YOUR OBJECTIVE:
The entries below contain pictures, which are to be left out; write out exactly, and only, the lines from the line with "5825 W IVYBRIDGE Place, Peoria, IL 61615" up to and including the line with "Remera de manga".

MATERIAL FOR THE TASK:
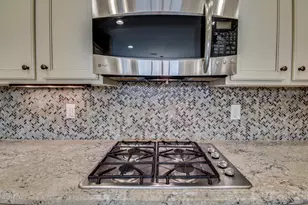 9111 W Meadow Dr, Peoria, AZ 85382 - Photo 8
---
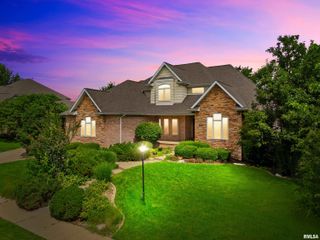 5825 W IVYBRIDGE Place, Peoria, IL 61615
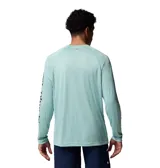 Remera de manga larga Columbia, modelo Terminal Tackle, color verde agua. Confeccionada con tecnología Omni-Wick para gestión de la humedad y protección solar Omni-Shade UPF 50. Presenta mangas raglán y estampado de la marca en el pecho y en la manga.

EXPECTED OUTPUT:
 5825 W IVYBRIDGE Place, Peoria, IL 61615
 Remera de manga larga Columbia, modelo Terminal Tackle, color verde agua. Confeccionada con tecnología Omni-Wick para gestión de la humedad y protección solar Omni-Shade UPF 50. Presenta mangas raglán y estampado de la marca en el pecho y en la manga.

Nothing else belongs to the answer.